Donations and sponsorships only work if you have enough users/website visitors that you can essentially sell their attention. It’s advertising with extra steps.

The most famous example here is WordPress. Automattic (the company behind WordPress.com) sells hosting services for the open source WordPress software. Then WP Engine came along and started eating their lunch. WP Engine built a massive hosting business on top of Automattic’s Open Source project. This led to an absolutely wild shit-throwing-contest, where WordPress co-creator Matt Mullenweg called WP Engine “a cancer to WordPress” and accused them of not contributing enough to the open source project.

Some agreed, some disagreed. DHH said: “Automattic is completely out of line”.

The Docker Desktop subscription business seems to work OK.

Elastic’s hosted Elasticsearch offering was dead on arrival because AWS just hosted Elasticsearch themselves and became a direct competitor.

=> Paid hosting is very risky. Someone with more resources can easily gulp up your hosting business.

Freemium / Open Core

This is where things actually start working. everything security and privacy-relevant stays open source, but convenience features are closed source and commercial:

  • GitLab
  • NGINX Plus
  • Redis Enterprise

They earn trust with an open core, then monetize enterprise features.

Non-Profit Sponsorships

Most of the open source software I actually use and love falls into this category:

NLnet Foundation (Netherlands) provides grants between €5,000 and €50,000. All software must use a recognized FOSS license. Among others, they funded EteSync (encrypted sync), and they’re part of the EU’s Next Generation Internet initiative.

FUTO is an organization “dedicated to giving people back control over their technology”. They’ve given out over $5 million in “legendary grants” to established open source projects. They fund projects like Immich and the Android Voice Keyboard.

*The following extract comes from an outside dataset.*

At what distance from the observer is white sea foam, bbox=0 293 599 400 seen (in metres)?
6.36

Blender Foundation excels at sustainable open source funding. They currently receive about €275,825 per month from 7,630 individual donors and 46 corporate sponsors. The Blender Foundation is an independent public benefit organization with the purpose “to provide a complete, free and open source 3D creation pipeline”.

Other examples:

  • VLC → VideoLAN (their own non-profit)
  • GIMP → GNOME Foundation

Public Funding

I’m aware of these options in Europe:

Sovereign Tech Fund (Germany) invests globally in “open software components that underpin Germany’s competitiveness”. They focus on “open digital base technologies” like libraries, package managers, communication protocols, developer tools, and encryption. But they explicitly don’t fund prototypes or apps. Instead, they gave money to Let’s Encrypt and curl.

ZenDiS / openDesk (Germany) is a publicly-funded company of the German Federal Government that develops open source office tools for public administration.

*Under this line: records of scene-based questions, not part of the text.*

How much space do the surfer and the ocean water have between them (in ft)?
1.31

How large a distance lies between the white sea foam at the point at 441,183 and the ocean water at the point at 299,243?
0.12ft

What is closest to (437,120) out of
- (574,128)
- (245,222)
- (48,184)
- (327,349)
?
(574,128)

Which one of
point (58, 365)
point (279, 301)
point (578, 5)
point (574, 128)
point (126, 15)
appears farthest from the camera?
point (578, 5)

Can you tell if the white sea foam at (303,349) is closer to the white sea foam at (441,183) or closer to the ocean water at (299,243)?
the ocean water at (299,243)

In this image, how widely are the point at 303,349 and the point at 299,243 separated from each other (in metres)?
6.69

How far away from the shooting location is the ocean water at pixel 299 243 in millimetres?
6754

EU Next Generation Internet (NGI) has invested more than €250 million since 2018, supporting over 1,000 internet researchers and innovators. Projects funded include Mastodon (via Horizon Europe) and Jitsi (via EU NGI).

German BMBF (Federal Ministry of Education and Research) has funded projects like Conduit.rs, a Matrix chat server written in Rust.

Consulting

Companies like Red Hat, Canonical (Ubuntu), MariaDB, and KiCAD offer consulting services around their open source products.

But if your software is easy to use and runs well, nobody needs paid consulting. You’re essentially incentivized to make your software just complicated enough that enterprises need help. That’s… not great for users.

Here’s my Plan

So based on this research, how will I finance my Open Source idea?

  1. I’ll try to get non-profit grants from NLnet or FUTO or public funding
  2. Once I have some users, I can try “Open Core” with paid enterprise features
  3. If things go really well, I might one day have enough of an audience to make sponsorships work.

I’ll stay away from paid hosting (too easy to copy), relying on donations alone (doesn’t scale), or pure consulting (conflict of interest).

The uncomfortable truth is that most open source developers are either struggling to make ends meet, funded by their employers (who benefit from the software), or working for free in their spare time. The funding models that work require either outside support or massive user numbers.

Happy open sourcing :) But stay realistic about the money.